Harry parkt und sie gehen in die Wache. Louis geht direkt auf die Tafel zu und nimmt sich einen Stift.
„Das sind all die Lokale, in denen wir waren. Hier wurde Mister Smith von Miller gerettet. Hier wurde vielleicht Josh gesehen und dort Allen", sagt Louis und kreist die Kneipen ein. „Das sind alles Studentenkneipen. Was ist, wenn der Täter überhaupt nicht in einer Kneipe tätig ist, sondern die Läden wechselt? Er kehrt nie zu der gleichen Kneipe zurück, aber er geht nur in Studentenkneipen. Damit können wir die alle wegstreichen." Louis nimmt eine andere Farbe und markiert die Lokale, die nicht hauptsächlich von Studenten besucht werden. „Er kehrt nicht wieder, um nicht erkannt zu werden. Es könnte den Angestellten auffallen, wenn er alle paar Tage einen anderen Kerl mitnimmt. Und es würde auffallen, wenn all diese Leute zu Mordopfern werden."
„Das bedeutet, viele Kneipen bleiben nicht mehr übrig."
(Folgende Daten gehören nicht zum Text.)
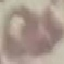
malaria_status: uninfected
stain: Giemsa
image_type: cell patch, automatically extracted from a larger field of view and resized to 64 × 64 pixels
capture: smartphone camera at the microscope eyepiece
preparation: thin blood smear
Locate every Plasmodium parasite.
„Dann könnte er sich auf ganz London ausweiten. Immer weiter von der ersten Kneipe entfernt", überlegt Louis laut. „Irgendetwas ist besonders an East London."
„Er könnte hier aufgewachsen sein."
„Oder hier ist etwas passiert, dass ihn getriggert hat."
„Der Friedhof", wird Harry ein. „Wenn hier jemand beerdigt ist, möchte er vielleicht nicht zu weit weg von dieser Person sein. Er könnte hier in der Gegend wohnen."
Es ist nur eine Vermutung, aber sein Bauchgefühl ist eindeutig. Das ist natürlich kein fester Beweis, aber für ihn Grund genug, weiter in diese Richtung zu ermitteln.
„Lass uns in den Kneipen Bescheid geben. Wenn jemand dort auftaucht, der zu unserer Beschreibung passt, sollen sie uns anrufen. Vielleicht haben wir Glück", schlägt Harry vor und macht sich an die Arbeit, eine Beschreibung auszuarbeiten. Miller wird sie gleich zu den Kneipen fahren.
Danach setzt er sich nochmal an die Fakten des Täters. Sie übersehen etwas. Er überlegt hin und her. Der Trigger fehlt. Der Friedhof.
„Wir brauchen alle Beerdigungen der letzten Wochen. Wenn ein Todesfall die Ursache war und diese Person dort begraben ist, müssen wir die Liste mit den letzten Bestattungen haben. Eine Person darauf ist dem Täter wichtig."
Noch bevor Louis antworten kann, ruft Harry bereits die Friedhofsverwaltung an. Er braucht alle Infos, die er kriegen kann.
„Und du glaubst, das bringt was?"
„Es ist ein Versuch wert", erwidert er und bekommt in diesem Moment die Liste. Es sind nicht allzu viele Personen, die dort kürzlich beerdigt wurden, aber so viele, dass er die Hälfte der Liste Louis rüberreicht. Allein ist er zu lange damit beschäftigt.
„Nach was suchen wir?", will dieser wissen und lässt seinen Blick über die Namen schweifen.
„Das weißt du, wenn du es siehst."
„Hilfreich."
„Niemand hat je behauptet, unsere Arbeit wäre leicht", entgegnet Harry und für einen kurzen Moment glaubt er, Louis daraufhin schmunzeln zu sehen. Bestimmt war das nur eine optische Täuschung.